Revised version: August 2001

Keywords: memory#representation#time#trace#self

Memory is a set of cognitive capacities by which humans and other animals retain information and reconstruct past experiences, usually for present purposes. Philosophical investigation into memory is in part continuous with the development of cognitive scientific theories, but includes related inquiries into metaphysics and personal identity.

Introduction

Cognitive scientists study an enormous variety of topics under the headings of memory and learning. Events affect humans, other animals, and machines in many ways, and sometimes enduring changes in the respective systems result, altering actual and possible future behaviour. Philosophers have been centrally interested in human personal memory for episodes and experiences in the autobiographical past, as manifested in reminiscence, recall, and recognition. This is partly because of a focus on memory as a topic in epistemology, the theory of knowledge, which was in the 20th century often pursued through  methods of linguistic and conceptual analysis that were oddly divorced from psychological inquiry. Recently, however, a naturalistic turn in philosophy of mind has brought theories of memory firmly into productive contact with cognitive science. This article first sketches central philosophical questions about memory, self, and time. We then focus on a specific debate which is particularly relevant to cognitive science, about the existence and nature of memory traces, and concludes by outlining recent moves towards a more insistently interdisciplinary approach to memory.

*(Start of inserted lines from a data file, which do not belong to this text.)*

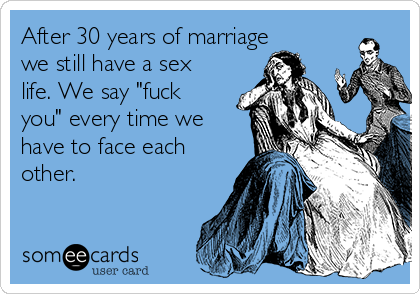 "After 30 years of marriage we still have a sex life. We say ""fuck you"" every time we have to face each other."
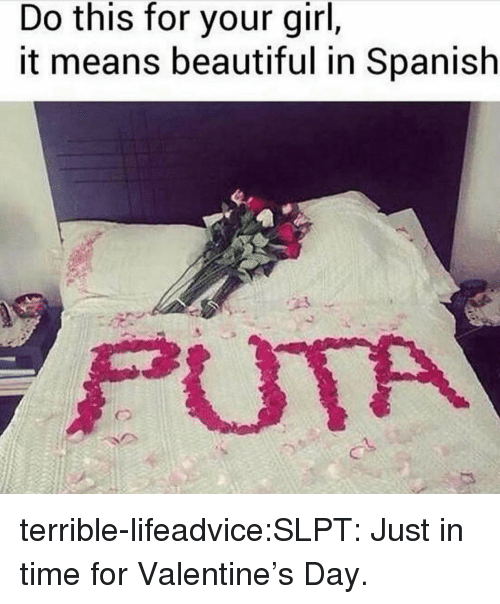 Beautiful, Tumblr, and Valentine's Day: Do this for your girl,  it means beautiful in Spanislh  尸UTA terrible-lifeadvice:SLPT: Just in time for Valentine's Day.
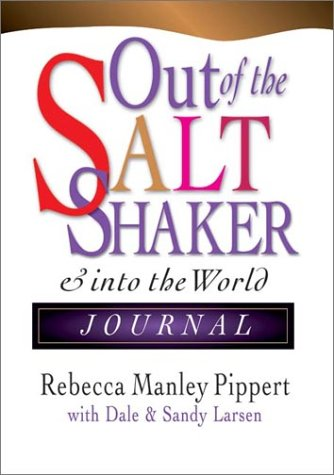 9780830822348: Out of the Saltshaker and into the World: Evangelism as a Way of Life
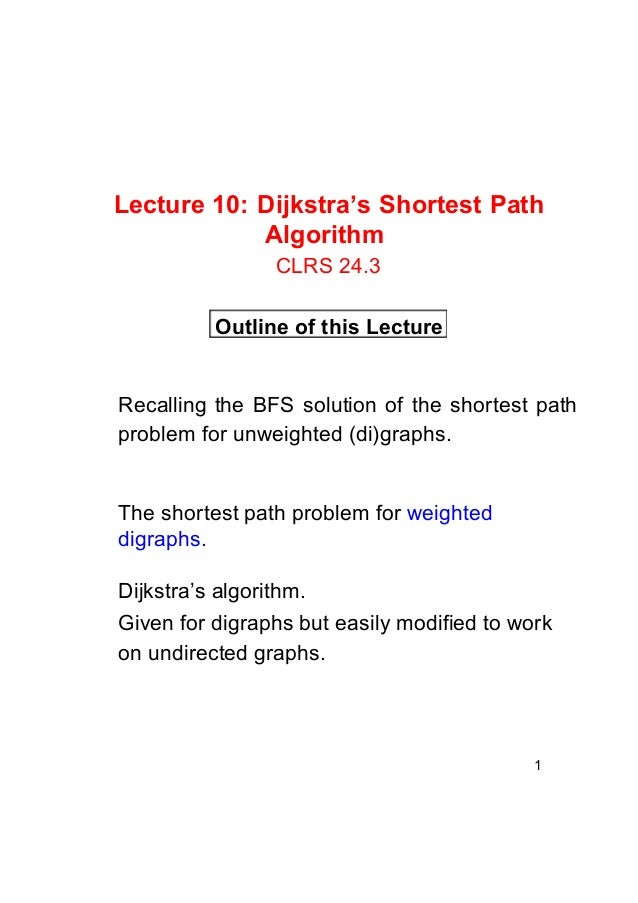 Lecture 10: Dijkstra's Shortest Path Algorithm CLRS 24.3 Outline of this Lecture  Recalling the BFS solution of the shorte...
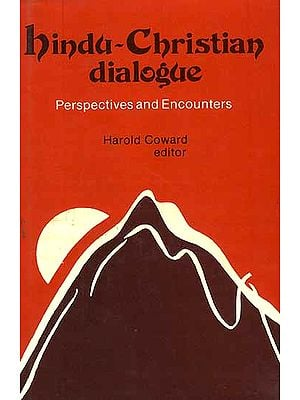 Hindu-Christian Dialogue Perspectives and Encounters (An Old And Rare Book)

Philosophical Issues concerning Memory

Memory and Self
Cognitive scientific views of consciousness and self will increasingly influence traditional philosophical discussion about memory and personal identity. To what extent does memory construct and maintain the continuity of personal identity over time? In the history of Western philosophy this question was of pressing concern in religious contexts. In order for it to be truly me who is saved or damned at the Day of Judgement, the judged soul had to be numerically identical with the person who committed sinful or praiseworthy acts in this life: for Christian philosophers like John Locke, this meant that we had to retain personal memory in the afterlife. In our materialist age, the issue remains urgent because many moral and legal practices require a robust notion of continuous responsible agency. Some philosophers argue on conceptual grounds that memory cannot be the basis of personal identity because remembering presupposes a self who remembers. But others, notably philosophers who see the self as less unified, stable, and integrated than is acknowledged in traditional philosophical theories of personal identity, urge attention to real case studies of, for example, amnesia and dissociative identity, or to better cognitive theories of the selective and constructive nature of autobiographical memory (Schechtman 1994).

Memory and Time
What role does memory play in our understanding of time? How is time represented in memory? The philosopher John Campbell (1997) has developed a new picture of the structure of time in autobiographical remembering. For Campbell, the human ability self-consciously to identify personal episodes as having happened at particular past times is bound up with our unique capacities to locate events, and ourselves, in an asymmetric temporal and causal order. Just as our spatial representational skills are not restricted to egocentric models, so our mature temporal orientation involves an objective conception of time as linear. Drawing on empirical work on the representation of time in humans and other animals, Campbell claims that only humans are genuinely oriented with respect to particular times rather than merely to phase or rhythm. Because we can grasp the temporal relations between temporal cycles or phases, we have a conception of the connectedness of time which gives us the concept of the past. This detached or reflective sense of time is what grounds our understanding of the uniqueness of particular actions. Campbell's audacious analysis of memory and time suggests, among other things, that there is no true episodic memory in non-human animals, and thus offers both empirical and conceptual challenges to his opponents. Comparative ethology and cognitive anthropology are as relevant to the evaluation of his account as is the clinical neuropsychology of amnesia. So this case can serve as a first illustration of the possibility that the immediate future of the cognitive philosophy of memory science will be bewilderingly and excitingly interdisciplinary.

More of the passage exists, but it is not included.